The Turla advanced persistent threat group appears to have recently created both a new multiplatform backdoor malware program called Kazuar, and a MacOS version of its Uroburos espionage rootkit.
The Mac version of Uroburos, also known as Turla and Snake, was discovered by researchers at FOX-IT. In a blog post on Wednesday, the Netherlands-based cybersecurity firm reported that this new iteration, which was signed on February 21, is a port of the Windows version and contains debug functionalities. While the company suspects that this malware version is not yet operational, "Fox-IT expects that the attackers using Snake will soon use the Mac OS X variant on targets," the blog post warns.
First detected in 2014, the stealthy Turla malware framework can take control of infected machines, execute arbitrary commands, hide system activities, steal information from secure facilities and capture network traffic, and is widely assumed to be the product of a sophisticated Russian intelligence service.
The other new discovery, Kazuar, appears to be a possible alternative or replacement for Carbon, a second-stage backdoor often implanted in systems already compromised by Turla, which historically has targeted embassies, defense contractors, educational institutions, and research organizations, worldwide.
Researchers at Palo Alto Network's Unit 42 threat intelligence unit identified and analyzed Kazuar, a Microsoft .Net framework-based malware whose name translates to English as "cassowary," a kind of flightless bird. But while cassowaries are endemic to Oceania, Kazuar also appears to trace back to Russia, based on code and tools found in past Turla campaigns.
In a blog post on Wednesday, Palo Alto described Kazuar as giving actors total access to compromised systems, allowing adversaries to manipulate files, collect data, capture screenshots and webcam images and remotely load additional plug-ins that further enhance the trojan's abilities.
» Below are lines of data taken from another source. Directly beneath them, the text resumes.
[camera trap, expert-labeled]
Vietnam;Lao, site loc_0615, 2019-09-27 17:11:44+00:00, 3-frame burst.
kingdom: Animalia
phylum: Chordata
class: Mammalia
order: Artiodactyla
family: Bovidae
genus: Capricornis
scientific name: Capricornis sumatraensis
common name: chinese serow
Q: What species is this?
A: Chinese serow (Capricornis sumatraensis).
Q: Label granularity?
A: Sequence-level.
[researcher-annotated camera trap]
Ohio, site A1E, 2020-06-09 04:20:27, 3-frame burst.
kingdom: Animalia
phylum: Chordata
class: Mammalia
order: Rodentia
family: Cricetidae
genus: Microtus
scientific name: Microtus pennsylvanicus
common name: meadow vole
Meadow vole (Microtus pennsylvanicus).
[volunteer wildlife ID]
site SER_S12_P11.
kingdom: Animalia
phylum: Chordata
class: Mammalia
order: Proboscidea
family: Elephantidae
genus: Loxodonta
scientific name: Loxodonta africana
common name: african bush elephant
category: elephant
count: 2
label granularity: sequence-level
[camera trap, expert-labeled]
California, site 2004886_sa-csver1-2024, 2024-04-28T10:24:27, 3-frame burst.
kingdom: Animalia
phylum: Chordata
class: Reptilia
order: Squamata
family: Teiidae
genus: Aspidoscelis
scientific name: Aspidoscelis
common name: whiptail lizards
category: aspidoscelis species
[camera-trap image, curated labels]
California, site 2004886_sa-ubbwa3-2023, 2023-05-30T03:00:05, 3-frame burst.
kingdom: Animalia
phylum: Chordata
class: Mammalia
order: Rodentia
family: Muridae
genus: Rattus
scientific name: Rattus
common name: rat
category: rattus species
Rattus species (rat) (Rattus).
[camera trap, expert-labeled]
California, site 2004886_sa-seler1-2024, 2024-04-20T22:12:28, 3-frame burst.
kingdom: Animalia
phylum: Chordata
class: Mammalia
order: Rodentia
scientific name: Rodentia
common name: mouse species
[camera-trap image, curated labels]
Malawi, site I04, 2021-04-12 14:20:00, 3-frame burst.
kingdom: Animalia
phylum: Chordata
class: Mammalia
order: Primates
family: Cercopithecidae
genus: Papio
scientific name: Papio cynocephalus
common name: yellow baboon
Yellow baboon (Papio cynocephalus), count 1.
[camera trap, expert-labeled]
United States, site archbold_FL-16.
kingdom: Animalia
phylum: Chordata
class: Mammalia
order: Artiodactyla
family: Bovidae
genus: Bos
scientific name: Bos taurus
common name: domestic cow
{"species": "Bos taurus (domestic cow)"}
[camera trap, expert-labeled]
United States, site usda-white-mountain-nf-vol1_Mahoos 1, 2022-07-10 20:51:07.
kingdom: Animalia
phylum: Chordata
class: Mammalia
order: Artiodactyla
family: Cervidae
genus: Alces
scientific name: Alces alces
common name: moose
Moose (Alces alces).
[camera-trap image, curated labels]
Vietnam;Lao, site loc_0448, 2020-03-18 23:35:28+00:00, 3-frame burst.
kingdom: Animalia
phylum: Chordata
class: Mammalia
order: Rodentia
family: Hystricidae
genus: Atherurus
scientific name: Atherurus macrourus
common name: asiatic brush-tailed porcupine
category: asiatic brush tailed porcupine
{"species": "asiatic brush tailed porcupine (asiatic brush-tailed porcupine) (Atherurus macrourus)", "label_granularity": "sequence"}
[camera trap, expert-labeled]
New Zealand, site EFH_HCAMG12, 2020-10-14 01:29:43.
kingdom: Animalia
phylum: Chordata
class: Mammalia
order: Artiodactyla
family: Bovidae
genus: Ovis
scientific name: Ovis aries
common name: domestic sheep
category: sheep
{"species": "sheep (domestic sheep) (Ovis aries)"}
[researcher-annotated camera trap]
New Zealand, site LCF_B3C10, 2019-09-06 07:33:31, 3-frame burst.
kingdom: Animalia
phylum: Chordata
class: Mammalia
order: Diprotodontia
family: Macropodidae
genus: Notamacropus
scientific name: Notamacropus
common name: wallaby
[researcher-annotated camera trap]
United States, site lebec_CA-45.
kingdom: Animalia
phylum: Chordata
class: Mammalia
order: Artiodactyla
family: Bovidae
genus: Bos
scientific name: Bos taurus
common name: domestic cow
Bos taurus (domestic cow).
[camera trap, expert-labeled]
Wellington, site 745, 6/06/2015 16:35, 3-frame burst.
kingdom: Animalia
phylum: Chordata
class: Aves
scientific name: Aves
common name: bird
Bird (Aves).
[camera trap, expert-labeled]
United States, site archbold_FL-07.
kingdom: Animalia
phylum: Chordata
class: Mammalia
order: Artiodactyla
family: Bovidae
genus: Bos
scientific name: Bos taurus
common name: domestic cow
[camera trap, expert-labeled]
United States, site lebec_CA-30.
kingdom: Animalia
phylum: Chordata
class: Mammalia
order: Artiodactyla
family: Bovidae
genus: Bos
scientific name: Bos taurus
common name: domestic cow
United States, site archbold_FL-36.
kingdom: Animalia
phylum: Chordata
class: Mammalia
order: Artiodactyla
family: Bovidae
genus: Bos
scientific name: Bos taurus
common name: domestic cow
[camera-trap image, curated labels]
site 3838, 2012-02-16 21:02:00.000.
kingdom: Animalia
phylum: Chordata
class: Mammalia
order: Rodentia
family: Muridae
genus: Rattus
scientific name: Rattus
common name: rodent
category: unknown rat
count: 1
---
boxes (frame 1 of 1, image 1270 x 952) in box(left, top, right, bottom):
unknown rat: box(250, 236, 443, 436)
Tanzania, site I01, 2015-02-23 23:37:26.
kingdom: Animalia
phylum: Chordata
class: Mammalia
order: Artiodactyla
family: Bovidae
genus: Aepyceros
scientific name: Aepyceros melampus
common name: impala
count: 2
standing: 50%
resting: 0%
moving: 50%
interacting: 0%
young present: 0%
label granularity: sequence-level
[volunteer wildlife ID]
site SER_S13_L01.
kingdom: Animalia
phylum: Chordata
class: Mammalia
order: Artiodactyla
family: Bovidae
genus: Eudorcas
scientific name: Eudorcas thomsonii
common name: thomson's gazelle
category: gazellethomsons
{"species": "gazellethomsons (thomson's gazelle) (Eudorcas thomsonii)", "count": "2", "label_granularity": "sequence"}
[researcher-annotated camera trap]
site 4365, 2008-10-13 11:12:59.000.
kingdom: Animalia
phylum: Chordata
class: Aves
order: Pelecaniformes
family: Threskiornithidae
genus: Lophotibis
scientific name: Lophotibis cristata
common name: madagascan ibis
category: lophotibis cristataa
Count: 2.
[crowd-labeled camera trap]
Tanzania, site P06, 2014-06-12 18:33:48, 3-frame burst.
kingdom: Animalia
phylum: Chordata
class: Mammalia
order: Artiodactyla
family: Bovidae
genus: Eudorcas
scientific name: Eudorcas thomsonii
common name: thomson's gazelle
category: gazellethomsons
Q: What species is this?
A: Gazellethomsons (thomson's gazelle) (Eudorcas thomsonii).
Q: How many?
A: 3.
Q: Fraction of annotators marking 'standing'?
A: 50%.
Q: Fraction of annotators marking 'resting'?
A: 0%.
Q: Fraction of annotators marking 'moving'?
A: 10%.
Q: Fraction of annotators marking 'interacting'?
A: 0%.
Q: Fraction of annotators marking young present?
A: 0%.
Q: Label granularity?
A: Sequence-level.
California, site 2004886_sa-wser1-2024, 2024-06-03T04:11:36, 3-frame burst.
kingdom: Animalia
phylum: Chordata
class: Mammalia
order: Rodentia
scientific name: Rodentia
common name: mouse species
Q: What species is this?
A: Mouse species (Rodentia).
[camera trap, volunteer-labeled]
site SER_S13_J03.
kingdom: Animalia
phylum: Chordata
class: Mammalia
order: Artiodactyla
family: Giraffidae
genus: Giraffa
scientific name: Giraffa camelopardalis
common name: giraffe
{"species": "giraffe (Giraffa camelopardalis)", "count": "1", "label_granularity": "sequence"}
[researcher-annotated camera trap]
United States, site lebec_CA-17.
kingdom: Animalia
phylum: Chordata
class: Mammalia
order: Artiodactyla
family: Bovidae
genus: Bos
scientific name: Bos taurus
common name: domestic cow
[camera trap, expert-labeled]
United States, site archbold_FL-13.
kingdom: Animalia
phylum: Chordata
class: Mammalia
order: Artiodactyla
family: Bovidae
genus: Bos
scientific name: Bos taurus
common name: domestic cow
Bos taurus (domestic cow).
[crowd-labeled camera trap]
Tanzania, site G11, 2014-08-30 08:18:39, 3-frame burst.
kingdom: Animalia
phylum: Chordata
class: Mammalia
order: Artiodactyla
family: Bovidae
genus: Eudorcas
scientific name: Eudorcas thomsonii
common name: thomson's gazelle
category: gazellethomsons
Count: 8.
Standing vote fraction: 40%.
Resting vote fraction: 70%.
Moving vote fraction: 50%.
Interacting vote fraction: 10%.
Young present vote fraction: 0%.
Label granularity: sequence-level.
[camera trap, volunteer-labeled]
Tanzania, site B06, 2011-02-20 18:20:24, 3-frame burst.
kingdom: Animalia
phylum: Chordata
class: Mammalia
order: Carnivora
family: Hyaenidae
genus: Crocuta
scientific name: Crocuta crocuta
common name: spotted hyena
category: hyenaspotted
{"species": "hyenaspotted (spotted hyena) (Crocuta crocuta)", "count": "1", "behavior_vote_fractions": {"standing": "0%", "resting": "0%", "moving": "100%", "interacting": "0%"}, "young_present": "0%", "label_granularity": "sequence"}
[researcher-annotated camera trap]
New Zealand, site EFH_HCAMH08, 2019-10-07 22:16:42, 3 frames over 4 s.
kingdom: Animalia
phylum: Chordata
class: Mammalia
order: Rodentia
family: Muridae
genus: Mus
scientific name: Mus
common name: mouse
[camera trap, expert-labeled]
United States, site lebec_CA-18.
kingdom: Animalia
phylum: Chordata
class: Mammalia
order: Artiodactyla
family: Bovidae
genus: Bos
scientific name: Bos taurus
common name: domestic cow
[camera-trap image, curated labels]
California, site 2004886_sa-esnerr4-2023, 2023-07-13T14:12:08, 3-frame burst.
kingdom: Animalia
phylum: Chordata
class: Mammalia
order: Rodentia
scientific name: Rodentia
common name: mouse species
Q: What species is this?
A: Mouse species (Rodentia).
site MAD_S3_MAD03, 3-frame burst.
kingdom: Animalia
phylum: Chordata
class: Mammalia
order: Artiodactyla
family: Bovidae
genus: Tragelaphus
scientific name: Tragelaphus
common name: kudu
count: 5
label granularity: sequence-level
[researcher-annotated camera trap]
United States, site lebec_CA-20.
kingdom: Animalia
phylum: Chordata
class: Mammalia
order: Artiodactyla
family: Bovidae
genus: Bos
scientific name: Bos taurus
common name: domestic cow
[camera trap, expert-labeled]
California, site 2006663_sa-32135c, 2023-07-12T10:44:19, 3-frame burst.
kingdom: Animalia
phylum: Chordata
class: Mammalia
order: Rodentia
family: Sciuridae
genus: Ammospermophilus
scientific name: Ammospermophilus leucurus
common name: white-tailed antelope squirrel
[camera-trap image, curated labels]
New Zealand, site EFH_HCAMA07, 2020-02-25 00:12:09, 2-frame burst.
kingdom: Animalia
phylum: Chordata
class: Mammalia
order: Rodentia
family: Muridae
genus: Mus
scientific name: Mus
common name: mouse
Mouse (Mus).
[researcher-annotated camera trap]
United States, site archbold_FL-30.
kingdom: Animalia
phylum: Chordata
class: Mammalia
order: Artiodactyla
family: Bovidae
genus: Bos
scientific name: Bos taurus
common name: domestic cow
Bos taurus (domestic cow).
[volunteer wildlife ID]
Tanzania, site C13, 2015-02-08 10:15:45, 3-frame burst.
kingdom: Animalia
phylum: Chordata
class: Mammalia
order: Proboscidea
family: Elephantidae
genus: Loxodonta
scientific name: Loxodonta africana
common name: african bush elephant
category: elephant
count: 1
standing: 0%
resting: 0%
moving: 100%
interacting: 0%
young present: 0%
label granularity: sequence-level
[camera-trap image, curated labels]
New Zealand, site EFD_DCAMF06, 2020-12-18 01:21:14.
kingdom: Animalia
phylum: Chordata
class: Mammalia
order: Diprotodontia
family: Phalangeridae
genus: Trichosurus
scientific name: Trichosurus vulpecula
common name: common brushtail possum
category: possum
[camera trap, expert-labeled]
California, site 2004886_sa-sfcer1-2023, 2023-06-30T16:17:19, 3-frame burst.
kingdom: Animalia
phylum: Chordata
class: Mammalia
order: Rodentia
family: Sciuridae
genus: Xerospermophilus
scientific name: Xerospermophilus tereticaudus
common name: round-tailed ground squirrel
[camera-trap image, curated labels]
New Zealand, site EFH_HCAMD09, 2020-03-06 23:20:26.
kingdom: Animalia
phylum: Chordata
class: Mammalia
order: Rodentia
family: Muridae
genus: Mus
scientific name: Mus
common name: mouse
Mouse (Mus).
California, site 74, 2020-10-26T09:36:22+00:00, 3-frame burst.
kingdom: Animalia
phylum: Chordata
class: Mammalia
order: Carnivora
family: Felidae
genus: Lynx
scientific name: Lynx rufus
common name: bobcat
Some of Kazuar's commands contain checks that determine an infected machine's operating environment, suggesting that the tool is intended to work across Windows, Unix and Mac platforms. To further support its multiplatform theory, Palo Alto also notes that during its initialization process, the malware can follow one of four main paths of execution, including one that appears to be intended for Mac or Unix hosts.
Interestingly, the blog post notes that the malware includes a relatively unique capability that "is rarely seen in backdoors used in espionage campaigns: a remote API function that essentially "flips the communication flow between the Trojan and the C2 server," so that the C&C server can send requests directly to the trojan, rather than the malware initiating communications. According to Palo Alto, Kazuar's ability to listen for inbound HTTP requests from the C2 server turns it, for all intents and purposes, into a webserver.
"This is unusual because it's built for inbound communications for control rather than using outbound communications for control," Christopher Budd, senior threat communications manager at Palo Alto Networks, told SC Media. "Also exposing an API like this shows a degree of professional quality development."
"This communications flow is important if the compromised system is a remotely accessible server that may raise flags when initiating outbound requests," the blog post continues. "Also, by creating this type of API access, the threat actors could use one accessible server as a single point to dump data to and exfiltrate data from."
The C&C servers associated with Kazuar's appear to be compromised WordPress blogs, Palo Alto noted.